Before leaving, Miriam asks Mrs. Miller for a kiss goodnight, but Mrs. Miller refuses. Miriam walks over to a nearby vase and smashes it on the floor, tramples the bouquet, then leaves. The next morning, Mrs. Miller leaves her apartment to spend the day shopping at various stores around New York City. Upon arriving home, Miriam returns, insistently ringing the doorbell while Mrs. Miller refuses to open the door. After the doorbell ringing ends, Mrs. Miller goes to her door to see if Miriam has left. Miriam has not, and rushes inside the house before Mrs. Miller can close the door. Miriam perches upon the couch and tells Mrs. Miller to bring in the large box she brought with her. Out of curiosity, she does. While commenting on the cherries, almond cakes, and white flowers that Mrs. Miller bought while she was shopping, Miriam tells Mrs. Miller to open the box. All she finds are clothes and a second doll similar to the one Miriam was holding. Miriam then tells Mrs. Miller that she is going to live with her.

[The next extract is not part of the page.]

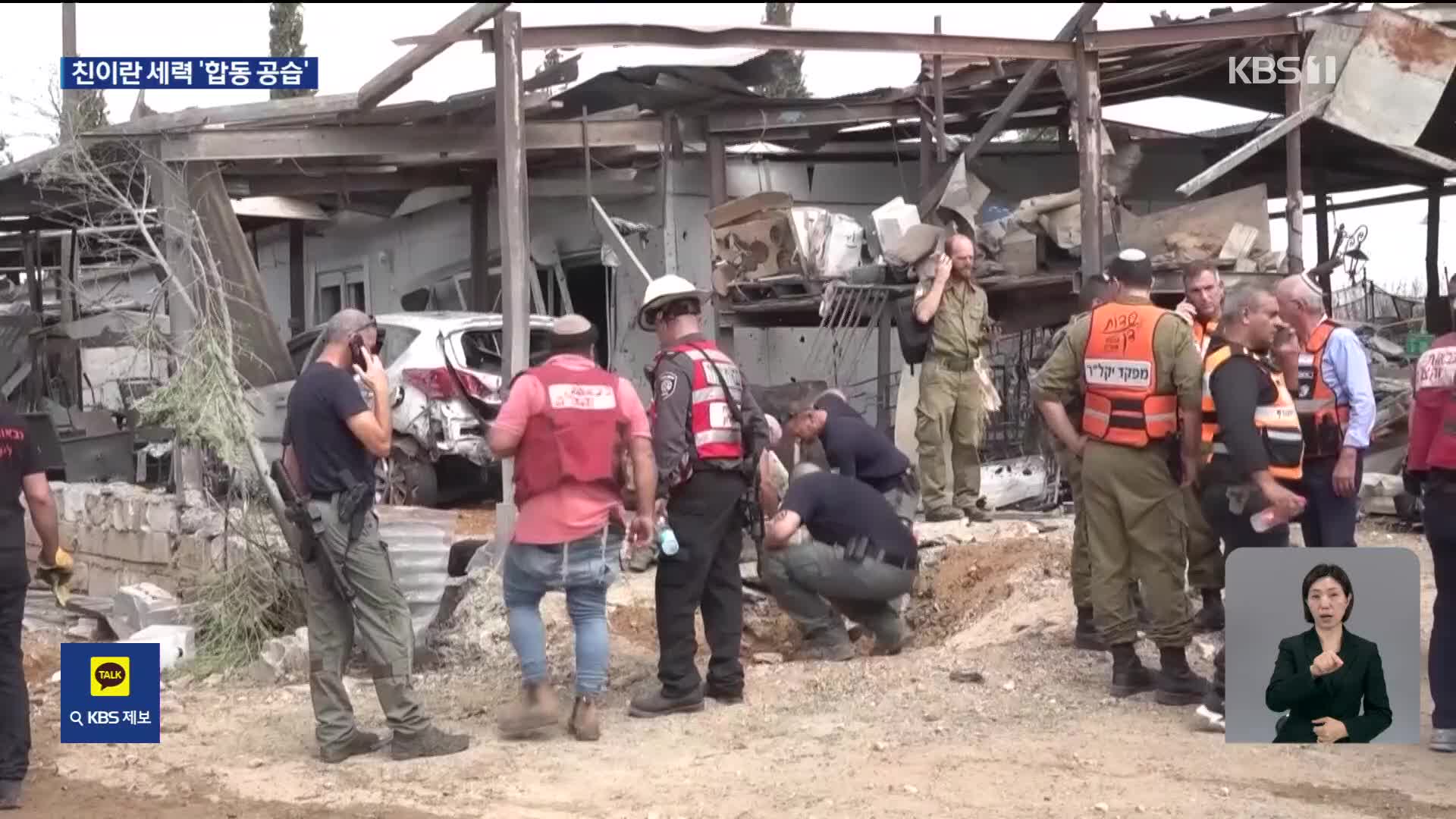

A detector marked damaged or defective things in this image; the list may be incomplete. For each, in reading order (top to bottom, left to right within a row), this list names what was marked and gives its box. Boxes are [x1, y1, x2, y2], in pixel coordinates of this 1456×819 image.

damaged white car [250, 310, 550, 504]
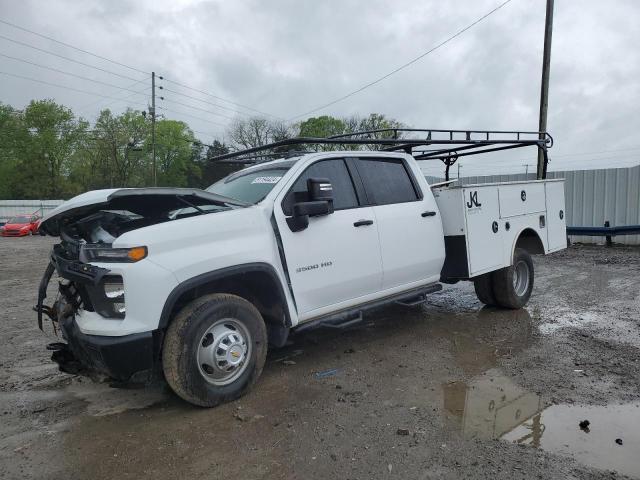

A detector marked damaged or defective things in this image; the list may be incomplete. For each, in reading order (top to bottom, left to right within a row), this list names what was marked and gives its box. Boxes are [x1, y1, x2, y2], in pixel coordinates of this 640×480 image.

crumpled hood [40, 188, 248, 236]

A frightened Mrs. Miller goes to the apartment downstairs where a young couple lives. Mrs. Miller tells them that a young girl keeps on appearing and will not leave her alone. She convinces the man living there to check upstairs while his wife comforts Mrs. Miller. The man returns downstairs and says that there is no girl upstairs. Mrs. Miller asks if there was a large box, and the man says that there wasn't. Mrs. Miller goes back upstairs to find no one is there. Scared more than ever at the startling emptiness of the house, she slumps onto the couch, drained. She closes her eyes and calms down, reminding herself that she is Mrs. H. T. Miller, the woman who lives alone and does everything for herself. She then becomes aware of another sound, the sound of a silk dress ruffling. She stiffens and fearfully opens her eyes to see Miriam staring at her. The last line of the story " 'Hello,' said Miriam" is ambiguous, in that it is unclear which Miriam is speaking.

==Publication history==
"Miriam" was reprinted as early as 1949 in Capote's short story collection A Tree of Night and Other Stories. It was published in independent hardback form in September 1981, under the title Miriam: A Classic Story of Loneliness. Most recently it was included in The Complete Stories of Truman Capote, published in 2004.

==Reception and critical analysis==
"Miriam" is noted for having a "dreamlike, psychological quality" and a theme exploring double personality disorder.

Reynolds Price observes that two of Capote's early short stories, "Miriam," along with "A Jug of Silver" reflect his familiarity with fellow contemporary southern writing, specifically that of Carson McCullers. He also notes "Miriam" is imbued with a "perhaps too-easy eeriness.".

Readers have noted symbolism in the story, in particular the use of colors in clothing. Blue, Mrs. Miller’s favorite color, is seen as a symbol of sadness. Plum is viewed as a symbol of wealth and white a symbol for being clean, good, and healthful. Notably Miriam often wears white, and many times during the story it is snowing, and snow is also white. The Hebrew origin of the name "Miriam" may translate as "wished-for child," which could explain a great deal about what Mrs. Miller wants and sees in her young visitor. Miriam may be viewed as a symbol for Azrael, the angel of death.

Capote also comments on the themes of identity that lie within the story:"... For the only thing she had lost to Miriam was her identity, but now she knew she had found again the person who lived in this room, who cooked her own meals, who owned a canary, who was someone she could trust and believe in: Mrs. H. T. Miller” (Capote, 49)

==Adaptation==
Adaptations of "Miriam" are incorporated into Frank Perry's 1969 anthology film Trilogy (aka Truman Capote's Trilogy), which also includes adaptations of "A Christmas Memory" and "Among the Paths to Eden."